** START Records shown **
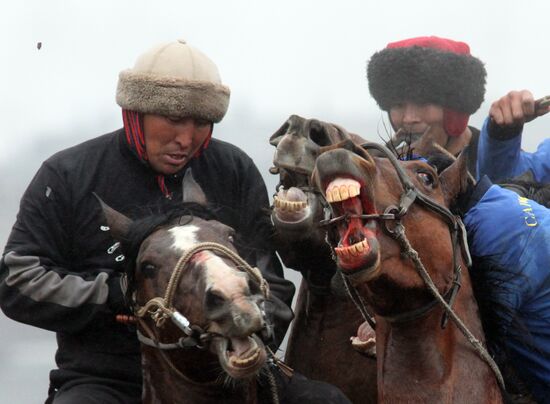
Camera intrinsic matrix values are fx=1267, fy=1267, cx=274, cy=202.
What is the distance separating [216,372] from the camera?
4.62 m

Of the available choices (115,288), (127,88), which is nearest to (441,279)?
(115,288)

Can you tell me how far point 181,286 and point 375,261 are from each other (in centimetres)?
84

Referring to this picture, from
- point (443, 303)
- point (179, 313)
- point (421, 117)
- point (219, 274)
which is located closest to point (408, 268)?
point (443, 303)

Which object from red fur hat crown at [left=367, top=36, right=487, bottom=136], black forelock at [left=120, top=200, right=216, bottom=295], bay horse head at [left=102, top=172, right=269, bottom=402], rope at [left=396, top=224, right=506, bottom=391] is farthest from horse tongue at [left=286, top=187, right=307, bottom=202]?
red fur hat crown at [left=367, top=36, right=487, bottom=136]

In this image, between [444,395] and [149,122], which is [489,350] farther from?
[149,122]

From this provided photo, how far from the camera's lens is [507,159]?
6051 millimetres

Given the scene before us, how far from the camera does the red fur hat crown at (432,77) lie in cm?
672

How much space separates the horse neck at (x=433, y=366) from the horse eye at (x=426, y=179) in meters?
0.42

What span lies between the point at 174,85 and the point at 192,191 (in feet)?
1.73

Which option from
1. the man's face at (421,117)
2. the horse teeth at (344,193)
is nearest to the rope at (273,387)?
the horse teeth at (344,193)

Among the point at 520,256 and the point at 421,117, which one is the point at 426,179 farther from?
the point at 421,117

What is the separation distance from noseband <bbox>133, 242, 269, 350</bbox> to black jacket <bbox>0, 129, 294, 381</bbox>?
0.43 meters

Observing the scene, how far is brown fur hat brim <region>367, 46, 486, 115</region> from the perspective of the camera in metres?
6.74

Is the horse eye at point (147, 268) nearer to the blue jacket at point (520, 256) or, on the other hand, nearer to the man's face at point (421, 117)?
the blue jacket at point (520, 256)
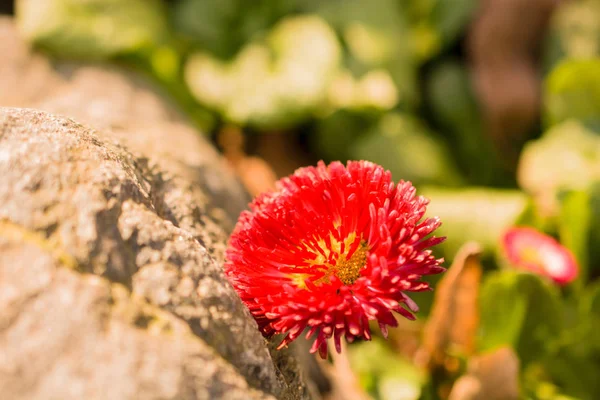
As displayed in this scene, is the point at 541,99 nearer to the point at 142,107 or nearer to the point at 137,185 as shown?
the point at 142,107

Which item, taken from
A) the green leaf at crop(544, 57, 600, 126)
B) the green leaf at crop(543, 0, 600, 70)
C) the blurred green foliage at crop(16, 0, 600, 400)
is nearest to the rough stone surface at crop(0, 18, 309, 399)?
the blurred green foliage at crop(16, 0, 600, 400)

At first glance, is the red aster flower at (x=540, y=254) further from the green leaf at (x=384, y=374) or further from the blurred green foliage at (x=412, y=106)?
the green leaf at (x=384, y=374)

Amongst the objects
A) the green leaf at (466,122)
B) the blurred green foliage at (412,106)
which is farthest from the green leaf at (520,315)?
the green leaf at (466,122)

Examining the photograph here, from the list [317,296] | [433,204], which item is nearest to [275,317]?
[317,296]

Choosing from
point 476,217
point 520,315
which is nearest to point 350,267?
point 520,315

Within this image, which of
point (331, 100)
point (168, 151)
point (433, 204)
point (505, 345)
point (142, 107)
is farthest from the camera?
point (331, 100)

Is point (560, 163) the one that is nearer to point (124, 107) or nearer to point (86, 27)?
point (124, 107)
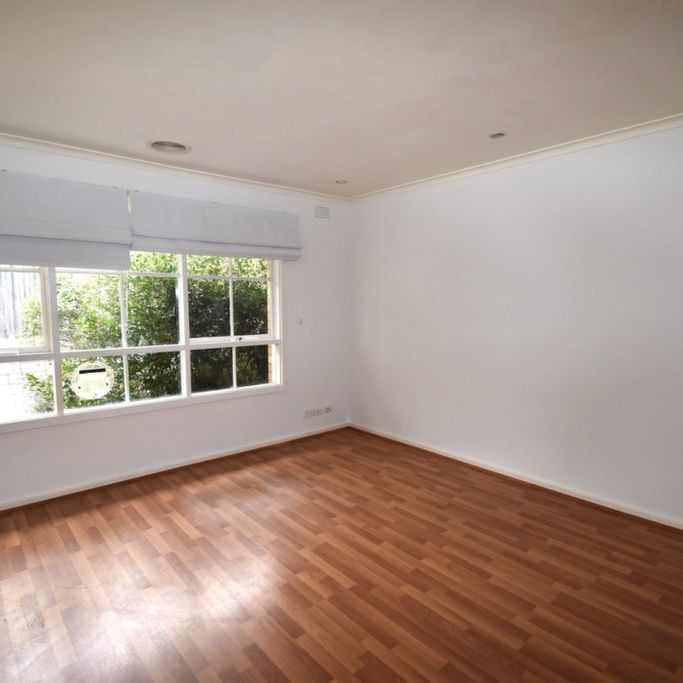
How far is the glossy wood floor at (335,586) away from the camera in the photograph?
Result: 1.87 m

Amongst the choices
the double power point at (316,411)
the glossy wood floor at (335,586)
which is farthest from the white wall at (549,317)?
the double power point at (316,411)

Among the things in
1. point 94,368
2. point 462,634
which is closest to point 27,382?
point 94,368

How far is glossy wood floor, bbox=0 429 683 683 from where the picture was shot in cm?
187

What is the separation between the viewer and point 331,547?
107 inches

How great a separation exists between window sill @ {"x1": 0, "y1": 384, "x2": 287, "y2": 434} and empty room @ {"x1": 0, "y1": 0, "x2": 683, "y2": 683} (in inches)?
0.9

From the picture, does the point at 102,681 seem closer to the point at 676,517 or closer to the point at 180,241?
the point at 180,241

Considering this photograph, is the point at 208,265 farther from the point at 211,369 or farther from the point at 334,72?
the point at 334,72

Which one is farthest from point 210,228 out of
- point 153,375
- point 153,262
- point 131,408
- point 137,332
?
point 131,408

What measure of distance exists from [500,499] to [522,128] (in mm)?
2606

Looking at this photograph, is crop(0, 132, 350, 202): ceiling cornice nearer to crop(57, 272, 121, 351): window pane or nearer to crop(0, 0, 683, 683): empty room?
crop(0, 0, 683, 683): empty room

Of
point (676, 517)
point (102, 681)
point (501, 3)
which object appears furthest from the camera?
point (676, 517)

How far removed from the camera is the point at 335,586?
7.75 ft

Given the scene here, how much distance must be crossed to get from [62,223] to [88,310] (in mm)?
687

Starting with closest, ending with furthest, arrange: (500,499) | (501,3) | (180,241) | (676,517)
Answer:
** END Records shown **
_Objective_.
Reproduce the entries above, substituting "horse nostril" for every occurrence of "horse eye" and leaving everything else unchanged. Omit the pictures.

_Exercise output_.
Camera intrinsic matrix values are fx=1267, fy=1267, cx=274, cy=202.
What is the distance separating [216,372] from the camera?
4.62 m

Of the available choices (115,288), (127,88), which is nearest to (441,279)?
(115,288)

Can you tell me how far point 181,286 and point 375,261 are from each other (in centimetres)?
84

Referring to this picture, from
- point (443, 303)
- point (179, 313)
- point (421, 117)
- point (219, 274)
which is located closest to point (408, 268)?
point (443, 303)

Which object from red fur hat crown at [left=367, top=36, right=487, bottom=136], black forelock at [left=120, top=200, right=216, bottom=295], bay horse head at [left=102, top=172, right=269, bottom=402], rope at [left=396, top=224, right=506, bottom=391] is farthest from horse tongue at [left=286, top=187, right=307, bottom=202]?
red fur hat crown at [left=367, top=36, right=487, bottom=136]

In this image, between [444,395] and [149,122], which is [489,350] farther from?
[149,122]

From this provided photo, how far from the camera's lens is [507,159]?
6051 millimetres

Given the scene before us, how far from the camera does the red fur hat crown at (432,77) lie in cm?
672

How much space separates the horse neck at (x=433, y=366) from the horse nostril at (x=426, y=179) in meters?
0.42

What span lies between the point at 174,85 and the point at 192,191 (in feet)?
1.73

Which option from
1. the man's face at (421,117)
2. the horse teeth at (344,193)
is nearest to the rope at (273,387)?
the horse teeth at (344,193)

Among the point at 520,256 and the point at 421,117, which one is the point at 426,179 farther from?
the point at 421,117

What is the separation distance from noseband <bbox>133, 242, 269, 350</bbox> to black jacket <bbox>0, 129, 294, 381</bbox>?
0.43 meters

Observing the scene, how far is brown fur hat brim <region>367, 46, 486, 115</region> from the perspective of the camera in metres?
6.74

Is the horse nostril at point (147, 268) nearer to the blue jacket at point (520, 256) or, on the other hand, nearer to the man's face at point (421, 117)?
the blue jacket at point (520, 256)
As displayed in this scene, is the point at 541,99 nearer to the point at 142,107 or nearer to the point at 137,185 as shown?
the point at 142,107

Which item, taken from
A) the green leaf at crop(544, 57, 600, 126)
B) the green leaf at crop(543, 0, 600, 70)
C) the blurred green foliage at crop(16, 0, 600, 400)
is nearest to the rough stone surface at crop(0, 18, 309, 399)?
the blurred green foliage at crop(16, 0, 600, 400)

At first glance, is the red aster flower at (x=540, y=254) further from the green leaf at (x=384, y=374) or further from the blurred green foliage at (x=412, y=106)?
the green leaf at (x=384, y=374)

Amongst the objects
A) the green leaf at (466,122)
B) the blurred green foliage at (412,106)
which is farthest from the green leaf at (520,315)?
the green leaf at (466,122)

Examining the photograph here, from the list [317,296] | [433,204], which item is nearest to [275,317]?
[317,296]

Choosing from
point 476,217
point 520,315
which is nearest to point 350,267?
point 520,315

Within this image, which of
point (331, 100)
point (168, 151)
point (433, 204)
point (505, 345)
point (142, 107)
is farthest from the camera?
point (331, 100)

Is point (560, 163) the one that is nearer to point (124, 107) or nearer to point (86, 27)?
point (124, 107)
How far is the glossy wood floor at (335,586) away from the camera in the photograph?
Result: 1.87 m

Amongst the choices
the double power point at (316,411)
the glossy wood floor at (335,586)
which is farthest from the white wall at (549,317)?
the double power point at (316,411)

Among the things in
1. point 94,368
2. point 462,634
which is closest to point 27,382?
point 94,368

How far is glossy wood floor, bbox=0 429 683 683 from where the picture was shot in cm?
187

What is the separation between the viewer and point 331,547?
107 inches

How great a separation exists between window sill @ {"x1": 0, "y1": 384, "x2": 287, "y2": 434} and empty room @ {"x1": 0, "y1": 0, "x2": 683, "y2": 683} (in inches)?
0.9

From the picture, does the point at 102,681 seem closer to the point at 676,517 or closer to the point at 180,241?
the point at 180,241

Considering this photograph, is the point at 208,265 farther from the point at 211,369 or farther from the point at 334,72?
the point at 334,72

Which one is farthest from point 210,228 out of
- point 153,375
- point 153,262
- point 131,408
- point 137,332
?
point 131,408

What measure of distance exists from [500,499] to [522,128] (in mm)?
2606

Looking at this photograph, is crop(0, 132, 350, 202): ceiling cornice nearer to crop(57, 272, 121, 351): window pane or nearer to crop(0, 0, 683, 683): empty room?
crop(0, 0, 683, 683): empty room

Of
point (676, 517)
point (102, 681)
point (501, 3)
which object appears furthest from the camera?
point (676, 517)

How far removed from the camera is the point at 335,586?
7.75 ft

Given the scene here, how much distance must be crossed to get from [62,223] to [88,310] (in mm)?
687

Starting with closest, ending with furthest, arrange: (500,499) | (501,3) | (180,241) | (676,517)
Answer:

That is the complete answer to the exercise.